A nova gargalhada ofende e humilha Sílvio como uma agressão indefensável. Quer segurar o rapaz: — “Vamos, Zózimo!” O outro puxa o braço, num repelão:
— Tu não conhece a minha futura?
Quer puxá-lo, novamente:
Geni vem de lá: — “Êsse Zózimo é um número! Uma bola!” Zózimo dá murros no próprio peito:
— Eu! Eu, sim, eu! — Entorta a bôca e começa a desafiar todo imundo: — Minha noiva está grávida de outro, sim, senhor! E aqui o Sílvio conhece a minha noiva. Não conhece? — Ri, pesadamente: — Não é um bijú?, um bijú!
Tenta arrastá-lo.: — “Vamos embora”. Mas o outro continua, na sua idéia fixa:
— Minha noiva está grávida e nem sei quem é o cara. Mas escuta, Sílvio! Eu estou dizendo aqui a êsses cretinos...
Olha em torno. Abraça o amigo. Grita:
— ...estou dizendo — tenho razão ou não tenho ? — Estou dizendo que não se chama uma adúltera de adúl­tera! Não é, Sílvio? Você acha que eu vou chamar de adúl­tera uma moça que traiu antes do casamento?
Assombrado, Sílvio fora sentar-se numa mesa vaga, num canto. Hula não aparecia; devia estar com alguém, de longe, olha aquela abjeção com uma espécie de deslumbramento. O bêbedo anda circularmente pela sala; sú­bito, estaca:
— Vou reconhecer o filho. Faz de conta que é meu. Sou muito homem pra mudar a fraldinha do meu filho!
Desata a chorar. Um gaiato faz voz de falsete: — “Chuta tua noiva pra mim!” Zózimo gira sôbre si mes­mo, procurando o gaiato: — “Vocês não entendem! Nin­guém entende!” E repete: — “É uma indignidade insul­tar uma adúltera”. Outro bate-lhe nas costas: — “Já de chifre, rapaz!” O bêbedo ri:— “Chifre!” E súbito, baixa a cabeça e, no passo pesado e incerto, sai dando marradas no ar.
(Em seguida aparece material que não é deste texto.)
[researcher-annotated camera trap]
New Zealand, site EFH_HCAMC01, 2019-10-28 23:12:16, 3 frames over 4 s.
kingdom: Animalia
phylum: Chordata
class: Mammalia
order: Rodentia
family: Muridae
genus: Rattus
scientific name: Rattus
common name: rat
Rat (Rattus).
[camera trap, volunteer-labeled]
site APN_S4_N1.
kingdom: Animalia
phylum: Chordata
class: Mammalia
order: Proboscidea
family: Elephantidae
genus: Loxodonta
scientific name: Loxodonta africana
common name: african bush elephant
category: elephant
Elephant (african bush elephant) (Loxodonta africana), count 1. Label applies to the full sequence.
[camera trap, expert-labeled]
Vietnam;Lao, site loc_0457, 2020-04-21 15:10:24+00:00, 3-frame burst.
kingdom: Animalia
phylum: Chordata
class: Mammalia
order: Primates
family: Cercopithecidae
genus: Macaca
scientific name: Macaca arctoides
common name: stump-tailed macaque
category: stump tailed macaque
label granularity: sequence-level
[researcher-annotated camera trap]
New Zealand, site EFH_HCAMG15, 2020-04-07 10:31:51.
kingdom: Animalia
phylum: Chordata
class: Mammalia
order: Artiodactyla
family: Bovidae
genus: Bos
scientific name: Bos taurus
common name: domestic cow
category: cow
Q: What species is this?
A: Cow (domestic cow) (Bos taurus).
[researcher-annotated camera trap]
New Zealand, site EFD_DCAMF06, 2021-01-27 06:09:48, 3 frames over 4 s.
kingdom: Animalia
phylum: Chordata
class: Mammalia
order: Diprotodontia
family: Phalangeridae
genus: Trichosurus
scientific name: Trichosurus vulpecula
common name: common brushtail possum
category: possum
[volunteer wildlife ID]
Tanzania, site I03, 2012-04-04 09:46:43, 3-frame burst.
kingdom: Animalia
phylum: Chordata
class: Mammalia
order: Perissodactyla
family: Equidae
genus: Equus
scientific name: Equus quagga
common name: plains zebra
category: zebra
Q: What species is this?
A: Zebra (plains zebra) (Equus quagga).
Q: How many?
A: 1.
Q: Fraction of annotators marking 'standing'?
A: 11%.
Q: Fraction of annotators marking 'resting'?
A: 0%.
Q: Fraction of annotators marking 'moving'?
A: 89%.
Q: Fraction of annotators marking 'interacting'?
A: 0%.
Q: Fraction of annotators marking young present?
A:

Apesar da embriaguez, ocorre-lhe uma reminiscência de cinema. Pára e, num esforço de equilíbrio, ras­pa o chão com o pé como um touro de desenho animado. De repente, cambaleia e acaba derramando-se no chão. Foi carregado; Sílvio ajuda. Na cara de Zózimo as lágri­mas vêm misturar-se com a baba. Chora:
— Minha adúlterazinha!

* * *

No meio do jantar, aparece Letícia. Engraçadinha crispa-se na cadeira. Dr. Arnaldo mostra a cadeira vaga: — “Sente-se, Letícia”. Respondeu, numa alegria agres­siva:
— Acabei de jantar.
Atônita, Engraçadinha não tira os olhos do pai. Êste acaba de enxugar os lábios com o guardanapo:
— Vem passar a noite aqui, Engraçadinha. O médi­co é de manhã. Letícia dorme contigo.